• The exercise: Count the lines in the records below that contain the word "viewer". Give only the number.
===== Exercise inputs
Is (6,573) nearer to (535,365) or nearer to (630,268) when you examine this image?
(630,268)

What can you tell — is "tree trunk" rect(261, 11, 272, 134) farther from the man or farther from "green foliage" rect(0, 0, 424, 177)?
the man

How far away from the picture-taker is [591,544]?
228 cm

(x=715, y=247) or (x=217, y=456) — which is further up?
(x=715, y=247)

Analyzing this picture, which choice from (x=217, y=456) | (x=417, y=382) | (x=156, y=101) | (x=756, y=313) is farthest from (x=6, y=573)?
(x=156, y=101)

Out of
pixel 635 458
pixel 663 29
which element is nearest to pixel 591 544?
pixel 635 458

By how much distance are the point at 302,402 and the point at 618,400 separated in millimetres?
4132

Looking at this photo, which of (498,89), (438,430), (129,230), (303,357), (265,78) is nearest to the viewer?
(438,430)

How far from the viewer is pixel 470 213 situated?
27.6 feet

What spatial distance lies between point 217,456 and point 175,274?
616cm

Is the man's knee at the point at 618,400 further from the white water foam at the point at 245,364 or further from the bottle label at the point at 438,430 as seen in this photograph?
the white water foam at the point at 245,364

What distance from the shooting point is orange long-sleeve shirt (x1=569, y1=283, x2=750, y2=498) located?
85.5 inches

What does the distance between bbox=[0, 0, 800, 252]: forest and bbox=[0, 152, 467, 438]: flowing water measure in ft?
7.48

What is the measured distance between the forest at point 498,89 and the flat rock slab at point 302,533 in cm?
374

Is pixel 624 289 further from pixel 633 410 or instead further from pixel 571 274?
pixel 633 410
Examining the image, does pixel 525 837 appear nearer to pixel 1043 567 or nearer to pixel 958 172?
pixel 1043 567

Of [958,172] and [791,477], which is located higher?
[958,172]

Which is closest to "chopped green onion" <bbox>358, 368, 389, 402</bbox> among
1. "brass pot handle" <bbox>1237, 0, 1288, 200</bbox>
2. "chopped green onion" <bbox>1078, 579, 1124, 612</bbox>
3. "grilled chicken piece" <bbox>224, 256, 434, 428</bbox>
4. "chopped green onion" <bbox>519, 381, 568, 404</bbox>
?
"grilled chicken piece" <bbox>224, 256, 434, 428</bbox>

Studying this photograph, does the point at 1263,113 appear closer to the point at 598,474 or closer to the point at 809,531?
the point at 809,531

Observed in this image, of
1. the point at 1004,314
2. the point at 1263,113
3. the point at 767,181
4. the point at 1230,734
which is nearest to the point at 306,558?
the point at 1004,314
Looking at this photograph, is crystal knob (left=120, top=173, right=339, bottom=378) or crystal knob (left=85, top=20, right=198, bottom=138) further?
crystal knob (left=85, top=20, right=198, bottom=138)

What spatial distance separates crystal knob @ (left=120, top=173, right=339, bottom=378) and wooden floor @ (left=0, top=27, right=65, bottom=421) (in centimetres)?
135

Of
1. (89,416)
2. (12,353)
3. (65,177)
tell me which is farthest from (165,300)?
==========
• Written solution: 2